Repeat every line below exactly as it reads.

————

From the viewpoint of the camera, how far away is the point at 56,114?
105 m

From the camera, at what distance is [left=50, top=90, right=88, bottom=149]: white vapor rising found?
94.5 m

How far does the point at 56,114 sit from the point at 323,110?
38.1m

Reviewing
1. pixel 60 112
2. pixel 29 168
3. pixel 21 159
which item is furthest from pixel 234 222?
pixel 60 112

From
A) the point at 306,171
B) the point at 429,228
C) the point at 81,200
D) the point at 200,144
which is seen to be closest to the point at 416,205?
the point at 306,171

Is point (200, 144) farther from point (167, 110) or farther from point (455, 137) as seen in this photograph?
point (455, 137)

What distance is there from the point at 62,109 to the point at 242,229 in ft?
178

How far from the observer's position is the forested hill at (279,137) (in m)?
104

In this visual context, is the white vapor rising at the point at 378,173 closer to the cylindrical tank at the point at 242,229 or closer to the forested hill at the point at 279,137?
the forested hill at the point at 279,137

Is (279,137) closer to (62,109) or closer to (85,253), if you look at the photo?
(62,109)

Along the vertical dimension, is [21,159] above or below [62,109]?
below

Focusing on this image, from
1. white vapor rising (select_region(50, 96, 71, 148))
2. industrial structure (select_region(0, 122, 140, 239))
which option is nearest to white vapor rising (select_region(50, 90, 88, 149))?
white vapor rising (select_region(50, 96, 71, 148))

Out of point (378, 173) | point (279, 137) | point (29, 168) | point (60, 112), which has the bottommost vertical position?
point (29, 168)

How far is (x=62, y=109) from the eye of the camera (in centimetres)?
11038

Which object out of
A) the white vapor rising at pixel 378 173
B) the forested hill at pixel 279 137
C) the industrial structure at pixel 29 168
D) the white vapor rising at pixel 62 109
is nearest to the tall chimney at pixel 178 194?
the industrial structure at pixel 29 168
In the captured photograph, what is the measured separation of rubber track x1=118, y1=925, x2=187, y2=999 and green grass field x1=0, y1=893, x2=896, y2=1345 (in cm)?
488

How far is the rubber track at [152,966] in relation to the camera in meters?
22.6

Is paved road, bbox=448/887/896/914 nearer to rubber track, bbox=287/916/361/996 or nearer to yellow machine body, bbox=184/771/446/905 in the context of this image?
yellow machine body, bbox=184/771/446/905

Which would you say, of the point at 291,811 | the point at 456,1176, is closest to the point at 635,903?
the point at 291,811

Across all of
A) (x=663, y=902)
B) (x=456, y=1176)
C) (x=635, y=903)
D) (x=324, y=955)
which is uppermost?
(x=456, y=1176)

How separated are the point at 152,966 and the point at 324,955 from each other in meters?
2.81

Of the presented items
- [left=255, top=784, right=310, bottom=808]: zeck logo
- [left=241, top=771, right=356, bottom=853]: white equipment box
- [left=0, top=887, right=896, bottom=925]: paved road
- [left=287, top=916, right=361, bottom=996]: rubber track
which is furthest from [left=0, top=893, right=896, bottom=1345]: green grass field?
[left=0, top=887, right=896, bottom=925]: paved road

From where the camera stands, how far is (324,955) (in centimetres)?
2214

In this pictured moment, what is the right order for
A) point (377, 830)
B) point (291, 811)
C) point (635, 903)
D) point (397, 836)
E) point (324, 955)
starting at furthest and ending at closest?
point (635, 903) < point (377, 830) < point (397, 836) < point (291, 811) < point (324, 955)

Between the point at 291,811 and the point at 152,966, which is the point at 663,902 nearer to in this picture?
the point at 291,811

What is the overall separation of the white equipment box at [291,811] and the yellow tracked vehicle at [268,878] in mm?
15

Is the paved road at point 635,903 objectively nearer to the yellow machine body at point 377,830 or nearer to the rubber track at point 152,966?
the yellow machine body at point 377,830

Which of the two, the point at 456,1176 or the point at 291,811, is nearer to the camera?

————

Response for this exercise =
From the viewpoint of the camera, how far away is the point at 56,114?
105 m

From the camera, at what distance is [left=50, top=90, right=88, bottom=149]: white vapor rising found?
94.5 m

How far does the point at 56,114 sit from the point at 323,110?
38.1m

Reviewing
1. pixel 60 112
2. pixel 29 168
3. pixel 21 159
which item is furthest from pixel 234 222?
pixel 60 112

From
A) the point at 306,171
B) the point at 429,228
C) the point at 81,200
D) the point at 200,144
which is seen to be closest to the point at 416,205?
the point at 306,171

Is point (200, 144) farther from point (167, 110) or farther from point (455, 137) as seen in this photograph?
point (455, 137)

What distance is there from the point at 62,109 to the point at 242,229 in ft?
178

How far from the observer's position is the forested hill at (279,137) (in m)?
104

In this visual context, is the white vapor rising at the point at 378,173 closer to the cylindrical tank at the point at 242,229 or closer to the forested hill at the point at 279,137?
the forested hill at the point at 279,137

Is (279,137) closer to (62,109) or closer to (85,253), if you look at the photo?
(62,109)

Along the vertical dimension, is [21,159] above or below [62,109]?
below

Focusing on this image, from
1. white vapor rising (select_region(50, 96, 71, 148))
2. industrial structure (select_region(0, 122, 140, 239))
which option is nearest to white vapor rising (select_region(50, 90, 88, 149))?
white vapor rising (select_region(50, 96, 71, 148))

Out of point (378, 173) | point (279, 137) | point (29, 168) | point (60, 112), which has the bottommost vertical position?
point (29, 168)

How far is (x=62, y=109) from the eye of the camera (in centimetres)?
11038

Which object out of
A) the white vapor rising at pixel 378 173
B) the forested hill at pixel 279 137
C) the industrial structure at pixel 29 168
D) the white vapor rising at pixel 62 109
is nearest to the tall chimney at pixel 178 194?
the industrial structure at pixel 29 168
In the captured photograph, what is the measured separation of rubber track x1=118, y1=925, x2=187, y2=999 and green grass field x1=0, y1=893, x2=896, y2=1345 (in cm)?
488

How far is the rubber track at [152,966] in relation to the camera in meters?
22.6

Is paved road, bbox=448/887/896/914 nearer to rubber track, bbox=287/916/361/996 or nearer to yellow machine body, bbox=184/771/446/905 in the context of this image?
yellow machine body, bbox=184/771/446/905

Which would you say, of the point at 291,811 | the point at 456,1176, is closest to the point at 635,903?
the point at 291,811

Across all of
A) (x=663, y=902)
B) (x=456, y=1176)
C) (x=635, y=903)
D) (x=324, y=955)
which is uppermost?
(x=456, y=1176)

How separated are the point at 152,966 and the point at 324,955 from each other in meters?
2.81

Of the presented items
- [left=255, top=784, right=310, bottom=808]: zeck logo
- [left=241, top=771, right=356, bottom=853]: white equipment box
- [left=0, top=887, right=896, bottom=925]: paved road
- [left=287, top=916, right=361, bottom=996]: rubber track
which is furthest from [left=0, top=893, right=896, bottom=1345]: green grass field?
[left=0, top=887, right=896, bottom=925]: paved road

From where the camera stands, how far is (324,955) (in centimetres)?
2214

In this pictured moment, what is the right order for
A) point (377, 830)
B) point (291, 811)
C) point (635, 903)
D) point (397, 836)
E) point (324, 955)
starting at furthest and ending at closest?
point (635, 903) < point (377, 830) < point (397, 836) < point (291, 811) < point (324, 955)

Between the point at 291,811 and the point at 152,966, which is the point at 663,902 nearer to in this picture?
the point at 291,811

What is the overall separation of the white equipment box at [291,811] and the yellow tracked vehicle at [268,878] in mm?
15

Is the paved road at point 635,903 objectively nearer to the yellow machine body at point 377,830 or nearer to the rubber track at point 152,966?
the yellow machine body at point 377,830

Which of the two, the point at 456,1176 or the point at 291,811, is nearer to the camera?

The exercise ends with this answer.